__TEXTE DE LECTURE__:
* * * * * * *

Retraite 10 novembre 2020

Dans le cadre de la réforme visant à instituer un système universel par points, le gouvernement d’Édouard Philippe souhaitait réformer le dispositif du minimum contributif. Tous les futurs retraités auraient été à terme soumis aux mêmes règles avec un minimum fixé à 1 000 euros ou 85 % du SMIC, ce qui l’amenait automatiquement au-dessus du minimum vieillesse (900 euros). La refonte du minimum contributif pourrait être un des morceaux de la réforme des retraites que l’actuel gouvernement souhaitera peut-être appliquer avant l’échéance présidentielle de 2022. Il est encouragé en cela par le dernier rapport annuel de la Cour des comptes consacré à l’application des lois de financement de la sécurité sociale publié début octobre 2020, qui souligne les lacunes du système français des minima de pension de retraite. Dans un chapitre intitulé « Les minima de pension de retraite : un système complexe à la logique devenue incertaine », la Cour des comptes met en évidence la complexité des dispositifs de minima de pension et avance des pistes de réformes.

Plusieurs pays ont un système de minima de revenus à la retraite proche de celui de la France

Comme dans de nombreux pays étrangers, la France a fait le choix dans les années 1980, pour améliorer le niveau de vie des personnes ayant atteint l’âge de la retraite, d’un système à deux volets de minima de revenus à la retraite comprenant comme le rappelle la Cour des comptes « des minima de pension par régime et un minimum vieillesse universel, qui peut compléter les minima de pension de manière différentielle ».

Le système français en la matière est très proche de ceux en vigueur en Belgique, en Espagne et en Italie. Il présente aussi des similitudes avec les systèmes suédois, hollandais et canadiens. En revanche, les États-Unis et l’Allemagne n’ont pas établi de mécanismes visant à garantir un montant minimal de pension.

* * * * * * *

__CONSIGNES__:
**a.** Reproduisez, s'il vous plaît, le passage du texte sur les minima de pension qui commence à « Comme dans de » et se termine à « minimal de pension. ».
**b.** D'après le texte sur les minima de pension, quels pays n'ont pas établi de mécanismes visant à garantir un montant minimal de pension ?

* * * * * * *

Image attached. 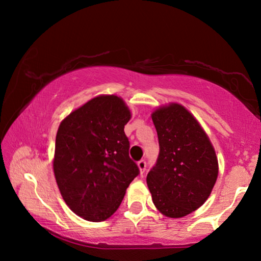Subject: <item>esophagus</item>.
<instances>
[{"instance_id": "esophagus-1", "label": "esophagus", "mask_w": 261, "mask_h": 261, "mask_svg": "<svg viewBox=\"0 0 261 261\" xmlns=\"http://www.w3.org/2000/svg\"><path fill=\"white\" fill-rule=\"evenodd\" d=\"M138 168H139L141 174L145 173V170H146V161H145V160L138 161Z\"/></svg>"}]
</instances>
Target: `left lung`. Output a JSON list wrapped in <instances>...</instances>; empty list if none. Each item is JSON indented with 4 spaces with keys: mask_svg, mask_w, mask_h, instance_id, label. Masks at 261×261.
Here are the masks:
<instances>
[{
    "mask_svg": "<svg viewBox=\"0 0 261 261\" xmlns=\"http://www.w3.org/2000/svg\"><path fill=\"white\" fill-rule=\"evenodd\" d=\"M160 152L147 174V185L159 212L182 218L210 197L218 178V158L206 132L193 115L178 103L152 114Z\"/></svg>",
    "mask_w": 261,
    "mask_h": 261,
    "instance_id": "1",
    "label": "left lung"
}]
</instances>
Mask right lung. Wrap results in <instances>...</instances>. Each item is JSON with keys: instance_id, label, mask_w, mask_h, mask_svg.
Instances as JSON below:
<instances>
[{"instance_id": "right-lung-1", "label": "right lung", "mask_w": 261, "mask_h": 261, "mask_svg": "<svg viewBox=\"0 0 261 261\" xmlns=\"http://www.w3.org/2000/svg\"><path fill=\"white\" fill-rule=\"evenodd\" d=\"M131 114L116 95H100L74 110L57 130L54 174L73 213L101 222L120 207L139 174L124 125Z\"/></svg>"}]
</instances>
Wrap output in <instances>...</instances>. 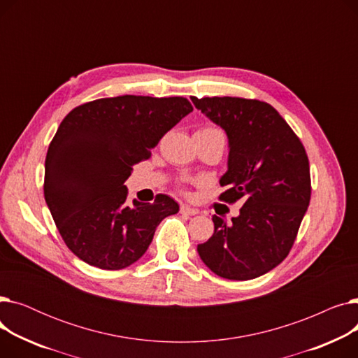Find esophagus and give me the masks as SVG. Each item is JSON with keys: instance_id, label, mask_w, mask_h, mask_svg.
Segmentation results:
<instances>
[{"instance_id": "obj_1", "label": "esophagus", "mask_w": 358, "mask_h": 358, "mask_svg": "<svg viewBox=\"0 0 358 358\" xmlns=\"http://www.w3.org/2000/svg\"><path fill=\"white\" fill-rule=\"evenodd\" d=\"M180 212H181L182 215H187V216H194V215H197V213H199V210H197V209L190 208V206H187V204H181Z\"/></svg>"}]
</instances>
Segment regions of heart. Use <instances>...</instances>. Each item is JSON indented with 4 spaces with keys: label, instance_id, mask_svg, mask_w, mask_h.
I'll use <instances>...</instances> for the list:
<instances>
[{
    "label": "heart",
    "instance_id": "1",
    "mask_svg": "<svg viewBox=\"0 0 358 358\" xmlns=\"http://www.w3.org/2000/svg\"><path fill=\"white\" fill-rule=\"evenodd\" d=\"M197 131H199V134L208 135V136H215V138H222V139H224L223 131H222L219 127H216V126H204V127L199 129Z\"/></svg>",
    "mask_w": 358,
    "mask_h": 358
}]
</instances>
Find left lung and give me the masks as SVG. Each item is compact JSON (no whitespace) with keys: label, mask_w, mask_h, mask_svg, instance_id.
Wrapping results in <instances>:
<instances>
[{"label":"left lung","mask_w":358,"mask_h":358,"mask_svg":"<svg viewBox=\"0 0 358 358\" xmlns=\"http://www.w3.org/2000/svg\"><path fill=\"white\" fill-rule=\"evenodd\" d=\"M196 108L224 129L228 171L220 201H243L227 224L213 216L215 232L199 243L203 262L228 280H251L283 261L310 201V169L303 143L268 103L239 97H192Z\"/></svg>","instance_id":"left-lung-1"}]
</instances>
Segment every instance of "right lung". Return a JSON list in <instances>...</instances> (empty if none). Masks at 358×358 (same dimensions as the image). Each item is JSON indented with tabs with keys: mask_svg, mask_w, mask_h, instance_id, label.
<instances>
[{
	"mask_svg": "<svg viewBox=\"0 0 358 358\" xmlns=\"http://www.w3.org/2000/svg\"><path fill=\"white\" fill-rule=\"evenodd\" d=\"M190 111L184 97L120 96L65 116L46 154L43 193L56 228L80 259L101 270L126 268L146 252L161 220L178 212L165 194L129 206L124 181Z\"/></svg>",
	"mask_w": 358,
	"mask_h": 358,
	"instance_id": "add662e5",
	"label": "right lung"
}]
</instances>
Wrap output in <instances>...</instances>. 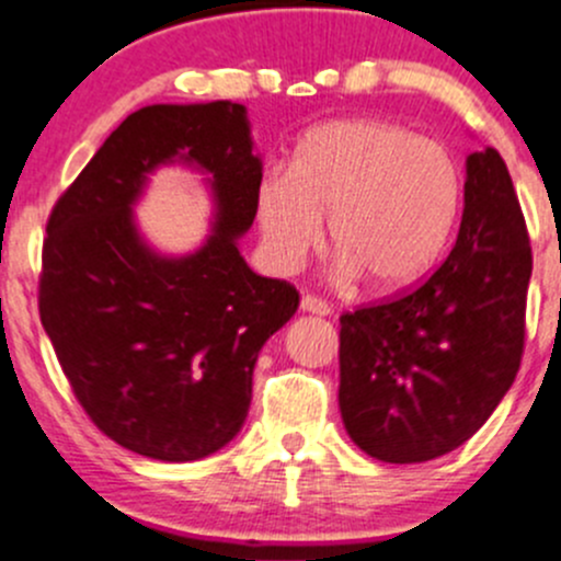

* * * * * * *

__RÉPONSES PAR CONSIGNE__:
**a.**
Comme dans de nombreux pays étrangers, la France a fait le choix dans les années 1980, pour améliorer le niveau de vie des personnes ayant atteint l’âge de la retraite, d’un système à deux volets de minima de revenus à la retraite comprenant comme le rappelle la Cour des comptes « des minima de pension par régime et un minimum vieillesse universel, qui peut compléter les minima de pension de manière différentielle ».

Le système français en la matière est très proche de ceux en vigueur en Belgique, en Espagne et en Italie. Il présente aussi des similitudes avec les systèmes suédois, hollandais et canadiens. En revanche, les États-Unis et l’Allemagne n’ont pas établi de mécanismes visant à garantir un montant minimal de pension.

**b.** Les États-Unis et l'Allemagne.